**DATA FOR PROCESSING**
········

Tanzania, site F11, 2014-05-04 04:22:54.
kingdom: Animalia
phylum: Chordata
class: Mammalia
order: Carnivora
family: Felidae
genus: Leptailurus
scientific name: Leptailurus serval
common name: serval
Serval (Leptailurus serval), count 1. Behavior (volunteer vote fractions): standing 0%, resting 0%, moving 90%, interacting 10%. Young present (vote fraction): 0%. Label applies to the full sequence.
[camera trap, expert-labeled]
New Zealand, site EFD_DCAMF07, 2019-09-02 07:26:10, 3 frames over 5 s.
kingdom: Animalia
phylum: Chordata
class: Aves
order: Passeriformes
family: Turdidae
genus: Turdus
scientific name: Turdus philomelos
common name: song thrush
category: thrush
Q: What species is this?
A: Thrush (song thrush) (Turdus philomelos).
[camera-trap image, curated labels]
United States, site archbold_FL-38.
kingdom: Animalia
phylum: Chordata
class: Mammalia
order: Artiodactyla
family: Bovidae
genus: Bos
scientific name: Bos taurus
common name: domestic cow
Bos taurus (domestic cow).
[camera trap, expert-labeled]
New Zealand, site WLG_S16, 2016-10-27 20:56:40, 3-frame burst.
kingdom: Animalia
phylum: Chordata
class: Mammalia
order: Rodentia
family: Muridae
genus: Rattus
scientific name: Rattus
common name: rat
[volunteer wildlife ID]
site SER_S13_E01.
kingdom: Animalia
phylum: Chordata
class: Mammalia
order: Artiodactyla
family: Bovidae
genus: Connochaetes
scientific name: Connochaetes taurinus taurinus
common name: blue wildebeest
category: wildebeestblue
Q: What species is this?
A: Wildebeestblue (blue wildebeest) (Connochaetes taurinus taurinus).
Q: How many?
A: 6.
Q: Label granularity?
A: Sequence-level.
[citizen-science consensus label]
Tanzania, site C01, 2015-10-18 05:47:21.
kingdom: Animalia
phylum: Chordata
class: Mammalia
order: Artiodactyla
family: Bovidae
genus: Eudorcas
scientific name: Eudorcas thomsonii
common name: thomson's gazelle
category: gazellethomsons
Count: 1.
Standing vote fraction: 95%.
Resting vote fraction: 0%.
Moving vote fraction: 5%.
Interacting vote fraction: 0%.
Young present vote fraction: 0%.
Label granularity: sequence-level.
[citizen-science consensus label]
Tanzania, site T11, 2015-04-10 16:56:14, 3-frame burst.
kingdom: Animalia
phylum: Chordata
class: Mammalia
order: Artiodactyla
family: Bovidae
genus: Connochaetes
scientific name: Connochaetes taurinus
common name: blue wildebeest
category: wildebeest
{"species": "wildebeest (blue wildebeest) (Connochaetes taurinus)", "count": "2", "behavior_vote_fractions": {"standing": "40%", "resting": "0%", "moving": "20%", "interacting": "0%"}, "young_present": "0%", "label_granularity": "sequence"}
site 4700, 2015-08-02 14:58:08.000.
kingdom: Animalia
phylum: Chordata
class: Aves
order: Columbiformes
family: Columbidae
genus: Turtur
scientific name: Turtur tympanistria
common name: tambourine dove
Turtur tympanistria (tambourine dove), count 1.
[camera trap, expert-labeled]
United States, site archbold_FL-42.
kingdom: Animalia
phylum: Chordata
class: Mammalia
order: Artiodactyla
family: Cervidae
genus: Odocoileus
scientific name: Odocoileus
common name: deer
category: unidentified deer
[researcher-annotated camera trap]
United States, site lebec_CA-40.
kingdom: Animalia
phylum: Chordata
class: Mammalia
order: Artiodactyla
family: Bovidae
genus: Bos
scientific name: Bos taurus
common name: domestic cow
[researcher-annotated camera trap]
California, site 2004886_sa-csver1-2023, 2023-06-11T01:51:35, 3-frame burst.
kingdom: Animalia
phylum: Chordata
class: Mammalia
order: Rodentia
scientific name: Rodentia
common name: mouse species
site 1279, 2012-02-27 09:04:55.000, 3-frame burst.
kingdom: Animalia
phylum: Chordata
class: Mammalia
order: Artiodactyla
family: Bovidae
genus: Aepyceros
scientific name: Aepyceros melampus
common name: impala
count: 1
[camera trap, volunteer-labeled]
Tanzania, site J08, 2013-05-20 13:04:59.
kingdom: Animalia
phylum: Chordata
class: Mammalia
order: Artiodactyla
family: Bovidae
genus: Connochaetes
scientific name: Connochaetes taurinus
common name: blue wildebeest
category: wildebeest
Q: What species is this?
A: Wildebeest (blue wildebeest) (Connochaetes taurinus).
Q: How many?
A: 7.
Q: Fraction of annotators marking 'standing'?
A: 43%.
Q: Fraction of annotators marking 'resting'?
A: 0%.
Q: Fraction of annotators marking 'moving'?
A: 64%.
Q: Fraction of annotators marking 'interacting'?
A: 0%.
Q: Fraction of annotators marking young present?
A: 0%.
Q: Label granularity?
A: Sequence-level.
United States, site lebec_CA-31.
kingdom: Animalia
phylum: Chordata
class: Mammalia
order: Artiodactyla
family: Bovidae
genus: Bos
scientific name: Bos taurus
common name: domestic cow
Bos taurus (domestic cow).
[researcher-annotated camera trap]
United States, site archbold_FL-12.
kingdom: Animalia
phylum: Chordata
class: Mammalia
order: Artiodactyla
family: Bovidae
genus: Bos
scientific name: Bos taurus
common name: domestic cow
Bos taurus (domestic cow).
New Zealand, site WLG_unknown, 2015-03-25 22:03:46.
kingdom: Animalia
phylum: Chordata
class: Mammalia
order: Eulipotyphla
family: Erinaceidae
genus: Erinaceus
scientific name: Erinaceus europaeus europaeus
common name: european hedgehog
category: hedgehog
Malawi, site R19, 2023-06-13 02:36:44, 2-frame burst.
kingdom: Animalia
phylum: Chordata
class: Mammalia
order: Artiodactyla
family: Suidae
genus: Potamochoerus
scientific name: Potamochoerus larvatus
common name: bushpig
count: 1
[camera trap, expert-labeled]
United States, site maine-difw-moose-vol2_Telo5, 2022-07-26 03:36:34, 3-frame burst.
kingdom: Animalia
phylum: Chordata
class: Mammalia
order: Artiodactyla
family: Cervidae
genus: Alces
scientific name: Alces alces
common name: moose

········

**WORK TO BE COMPLETED**
Print out the whole of the material above exactly as it stands.

**ANSWER BOX**
Tanzania, site F11, 2014-05-04 04:22:54.
kingdom: Animalia
phylum: Chordata
class: Mammalia
order: Carnivora
family: Felidae
genus: Leptailurus
scientific name: Leptailurus serval
common name: serval
Serval (Leptailurus serval), count 1. Behavior (volunteer vote fractions): standing 0%, resting 0%, moving 90%, interacting 10%. Young present (vote fraction): 0%. Label applies to the full sequence.
[camera trap, expert-labeled]
New Zealand, site EFD_DCAMF07, 2019-09-02 07:26:10, 3 frames over 5 s.
kingdom: Animalia
phylum: Chordata
class: Aves
order: Passeriformes
family: Turdidae
genus: Turdus
scientific name: Turdus philomelos
common name: song thrush
category: thrush
Q: What species is this?
A: Thrush (song thrush) (Turdus philomelos).
[camera-trap image, curated labels]
United States, site archbold_FL-38.
kingdom: Animalia
phylum: Chordata
class: Mammalia
order: Artiodactyla
family: Bovidae
genus: Bos
scientific name: Bos taurus
common name: domestic cow
Bos taurus (domestic cow).
[camera trap, expert-labeled]
New Zealand, site WLG_S16, 2016-10-27 20:56:40, 3-frame burst.
kingdom: Animalia
phylum: Chordata
class: Mammalia
order: Rodentia
family: Muridae
genus: Rattus
scientific name: Rattus
common name: rat
[volunteer wildlife ID]
site SER_S13_E01.
kingdom: Animalia
phylum: Chordata
class: Mammalia
order: Artiodactyla
family: Bovidae
genus: Connochaetes
scientific name: Connochaetes taurinus taurinus
common name: blue wildebeest
category: wildebeestblue
Q: What species is this?
A: Wildebeestblue (blue wildebeest) (Connochaetes taurinus taurinus).
Q: How many?
A: 6.
Q: Label granularity?
A: Sequence-level.
[citizen-science consensus label]
Tanzania, site C01, 2015-10-18 05:47:21.
kingdom: Animalia
phylum: Chordata
class: Mammalia
order: Artiodactyla
family: Bovidae
genus: Eudorcas
scientific name: Eudorcas thomsonii
common name: thomson's gazelle
category: gazellethomsons
Count: 1.
Standing vote fraction: 95%.
Resting vote fraction: 0%.
Moving vote fraction: 5%.
Interacting vote fraction: 0%.
Young present vote fraction: 0%.
Label granularity: sequence-level.
[citizen-science consensus label]
Tanzania, site T11, 2015-04-10 16:56:14, 3-frame burst.
kingdom: Animalia
phylum: Chordata
class: Mammalia
order: Artiodactyla
family: Bovidae
genus: Connochaetes
scientific name: Connochaetes taurinus
common name: blue wildebeest
category: wildebeest
{"species": "wildebeest (blue wildebeest) (Connochaetes taurinus)", "count": "2", "behavior_vote_fractions": {"standing": "40%", "resting": "0%", "moving": "20%", "interacting": "0%"}, "young_present": "0%", "label_granularity": "sequence"}
site 4700, 2015-08-02 14:58:08.000.
kingdom: Animalia
phylum: Chordata
class: Aves
order: Columbiformes
family: Columbidae
genus: Turtur
scientific name: Turtur tympanistria
common name: tambourine dove
Turtur tympanistria (tambourine dove), count 1.
[camera trap, expert-labeled]
United States, site archbold_FL-42.
kingdom: Animalia
phylum: Chordata
class: Mammalia
order: Artiodactyla
family: Cervidae
genus: Odocoileus
scientific name: Odocoileus
common name: deer
category: unidentified deer
[researcher-annotated camera trap]
United States, site lebec_CA-40.
kingdom: Animalia
phylum: Chordata
class: Mammalia
order: Artiodactyla
family: Bovidae
genus: Bos
scientific name: Bos taurus
common name: domestic cow
[researcher-annotated camera trap]
California, site 2004886_sa-csver1-2023, 2023-06-11T01:51:35, 3-frame burst.
kingdom: Animalia
phylum: Chordata
class: Mammalia
order: Rodentia
scientific name: Rodentia
common name: mouse species
site 1279, 2012-02-27 09:04:55.000, 3-frame burst.
kingdom: Animalia
phylum: Chordata
class: Mammalia
order: Artiodactyla
family: Bovidae
genus: Aepyceros
scientific name: Aepyceros melampus
common name: impala
count: 1
[camera trap, volunteer-labeled]
Tanzania, site J08, 2013-05-20 13:04:59.
kingdom: Animalia
phylum: Chordata
class: Mammalia
order: Artiodactyla
family: Bovidae
genus: Connochaetes
scientific name: Connochaetes taurinus
common name: blue wildebeest
category: wildebeest
Q: What species is this?
A: Wildebeest (blue wildebeest) (Connochaetes taurinus).
Q: How many?
A: 7.
Q: Fraction of annotators marking 'standing'?
A: 43%.
Q: Fraction of annotators marking 'resting'?
A: 0%.
Q: Fraction of annotators marking 'moving'?
A: 64%.
Q: Fraction of annotators marking 'interacting'?
A: 0%.
Q: Fraction of annotators marking young present?
A: 0%.
Q: Label granularity?
A: Sequence-level.
United States, site lebec_CA-31.
kingdom: Animalia
phylum: Chordata
class: Mammalia
order: Artiodactyla
family: Bovidae
genus: Bos
scientific name: Bos taurus
common name: domestic cow
Bos taurus (domestic cow).
[researcher-annotated camera trap]
United States, site archbold_FL-12.
kingdom: Animalia
phylum: Chordata
class: Mammalia
order: Artiodactyla
family: Bovidae
genus: Bos
scientific name: Bos taurus
common name: domestic cow
Bos taurus (domestic cow).
New Zealand, site WLG_unknown, 2015-03-25 22:03:46.
kingdom: Animalia
phylum: Chordata
class: Mammalia
order: Eulipotyphla
family: Erinaceidae
genus: Erinaceus
scientific name: Erinaceus europaeus europaeus
common name: european hedgehog
category: hedgehog
Malawi, site R19, 2023-06-13 02:36:44, 2-frame burst.
kingdom: Animalia
phylum: Chordata
class: Mammalia
order: Artiodactyla
family: Suidae
genus: Potamochoerus
scientific name: Potamochoerus larvatus
common name: bushpig
count: 1
[camera trap, expert-labeled]
United States, site maine-difw-moose-vol2_Telo5, 2022-07-26 03:36:34, 3-frame burst.
kingdom: Animalia
phylum: Chordata
class: Mammalia
order: Artiodactyla
family: Cervidae
genus: Alces
scientific name: Alces alces
common name: moose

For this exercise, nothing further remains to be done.